→ **PROBLEM**: For the records below, output each line exactly as it appears, from the first through the line with "scientific name: Mammalia".

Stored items
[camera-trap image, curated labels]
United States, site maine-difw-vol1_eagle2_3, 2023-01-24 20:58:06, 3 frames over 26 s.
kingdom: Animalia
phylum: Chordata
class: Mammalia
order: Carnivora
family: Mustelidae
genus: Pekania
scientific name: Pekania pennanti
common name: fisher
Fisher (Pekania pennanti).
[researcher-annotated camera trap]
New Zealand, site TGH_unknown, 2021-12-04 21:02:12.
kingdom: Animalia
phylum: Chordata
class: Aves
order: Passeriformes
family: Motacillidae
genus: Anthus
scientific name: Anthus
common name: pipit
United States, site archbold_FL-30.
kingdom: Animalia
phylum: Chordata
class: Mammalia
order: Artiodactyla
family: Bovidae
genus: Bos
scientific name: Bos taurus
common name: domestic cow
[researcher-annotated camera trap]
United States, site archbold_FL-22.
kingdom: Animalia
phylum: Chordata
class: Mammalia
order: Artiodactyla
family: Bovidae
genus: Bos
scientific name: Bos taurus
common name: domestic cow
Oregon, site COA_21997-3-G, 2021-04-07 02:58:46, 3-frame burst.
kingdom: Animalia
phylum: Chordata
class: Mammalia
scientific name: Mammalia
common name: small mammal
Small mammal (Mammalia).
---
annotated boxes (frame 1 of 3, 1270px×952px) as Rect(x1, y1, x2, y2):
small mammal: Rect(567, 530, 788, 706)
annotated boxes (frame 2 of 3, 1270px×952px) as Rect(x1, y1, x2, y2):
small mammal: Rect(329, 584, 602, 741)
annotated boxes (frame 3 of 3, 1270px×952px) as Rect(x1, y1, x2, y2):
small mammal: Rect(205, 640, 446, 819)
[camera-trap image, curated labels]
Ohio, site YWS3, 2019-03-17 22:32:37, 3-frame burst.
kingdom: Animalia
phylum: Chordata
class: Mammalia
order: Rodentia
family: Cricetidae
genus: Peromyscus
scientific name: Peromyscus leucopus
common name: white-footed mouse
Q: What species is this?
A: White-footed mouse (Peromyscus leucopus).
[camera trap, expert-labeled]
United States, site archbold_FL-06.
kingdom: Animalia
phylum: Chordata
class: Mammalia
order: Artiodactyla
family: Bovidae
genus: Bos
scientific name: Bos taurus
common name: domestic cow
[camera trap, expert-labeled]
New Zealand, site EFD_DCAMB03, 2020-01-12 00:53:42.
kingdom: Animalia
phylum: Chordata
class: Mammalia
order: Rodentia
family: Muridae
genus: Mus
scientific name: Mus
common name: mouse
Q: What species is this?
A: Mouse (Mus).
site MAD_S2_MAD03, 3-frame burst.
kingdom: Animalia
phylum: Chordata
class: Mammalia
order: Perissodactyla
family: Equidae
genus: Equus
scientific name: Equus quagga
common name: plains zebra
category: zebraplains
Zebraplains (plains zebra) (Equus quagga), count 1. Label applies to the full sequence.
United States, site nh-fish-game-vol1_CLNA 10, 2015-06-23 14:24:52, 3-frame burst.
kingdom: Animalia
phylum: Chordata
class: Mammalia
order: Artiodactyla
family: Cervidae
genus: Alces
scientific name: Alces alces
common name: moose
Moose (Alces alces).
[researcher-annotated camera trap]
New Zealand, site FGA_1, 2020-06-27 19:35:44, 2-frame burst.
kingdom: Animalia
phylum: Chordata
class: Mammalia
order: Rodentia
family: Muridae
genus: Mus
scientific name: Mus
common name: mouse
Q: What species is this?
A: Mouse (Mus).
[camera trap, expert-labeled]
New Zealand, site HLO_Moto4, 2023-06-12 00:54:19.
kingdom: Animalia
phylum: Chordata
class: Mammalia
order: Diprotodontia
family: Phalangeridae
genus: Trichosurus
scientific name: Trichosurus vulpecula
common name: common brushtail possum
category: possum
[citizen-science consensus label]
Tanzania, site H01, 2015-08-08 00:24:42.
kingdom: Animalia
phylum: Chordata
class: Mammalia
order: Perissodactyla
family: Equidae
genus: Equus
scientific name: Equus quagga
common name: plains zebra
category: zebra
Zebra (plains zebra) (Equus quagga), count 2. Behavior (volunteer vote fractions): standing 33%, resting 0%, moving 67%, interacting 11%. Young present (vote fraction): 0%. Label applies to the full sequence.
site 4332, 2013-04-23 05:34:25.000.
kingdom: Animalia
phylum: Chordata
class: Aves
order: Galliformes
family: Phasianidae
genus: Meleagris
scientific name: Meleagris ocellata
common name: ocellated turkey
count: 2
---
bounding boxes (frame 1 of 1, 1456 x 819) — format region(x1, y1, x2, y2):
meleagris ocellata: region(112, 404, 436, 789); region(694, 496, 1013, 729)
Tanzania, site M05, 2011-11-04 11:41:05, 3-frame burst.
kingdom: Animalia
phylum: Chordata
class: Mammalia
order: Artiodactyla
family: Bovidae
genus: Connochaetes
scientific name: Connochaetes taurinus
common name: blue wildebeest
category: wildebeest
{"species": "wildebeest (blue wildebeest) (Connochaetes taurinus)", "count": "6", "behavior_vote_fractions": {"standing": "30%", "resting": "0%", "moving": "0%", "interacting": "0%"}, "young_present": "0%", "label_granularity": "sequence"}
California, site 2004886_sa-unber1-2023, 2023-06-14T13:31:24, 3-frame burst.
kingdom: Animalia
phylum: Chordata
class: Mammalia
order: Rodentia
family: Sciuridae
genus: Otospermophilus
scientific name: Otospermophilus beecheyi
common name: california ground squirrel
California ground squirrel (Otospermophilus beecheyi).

→ **OUTPUT OF THE EXERCISE**:
[camera-trap image, curated labels]
United States, site maine-difw-vol1_eagle2_3, 2023-01-24 20:58:06, 3 frames over 26 s.
kingdom: Animalia
phylum: Chordata
class: Mammalia
order: Carnivora
family: Mustelidae
genus: Pekania
scientific name: Pekania pennanti
common name: fisher
Fisher (Pekania pennanti).
[researcher-annotated camera trap]
New Zealand, site TGH_unknown, 2021-12-04 21:02:12.
kingdom: Animalia
phylum: Chordata
class: Aves
order: Passeriformes
family: Motacillidae
genus: Anthus
scientific name: Anthus
common name: pipit
United States, site archbold_FL-30.
kingdom: Animalia
phylum: Chordata
class: Mammalia
order: Artiodactyla
family: Bovidae
genus: Bos
scientific name: Bos taurus
common name: domestic cow
[researcher-annotated camera trap]
United States, site archbold_FL-22.
kingdom: Animalia
phylum: Chordata
class: Mammalia
order: Artiodactyla
family: Bovidae
genus: Bos
scientific name: Bos taurus
common name: domestic cow
Oregon, site COA_21997-3-G, 2021-04-07 02:58:46, 3-frame burst.
kingdom: Animalia
phylum: Chordata
class: Mammalia
scientific name: Mammalia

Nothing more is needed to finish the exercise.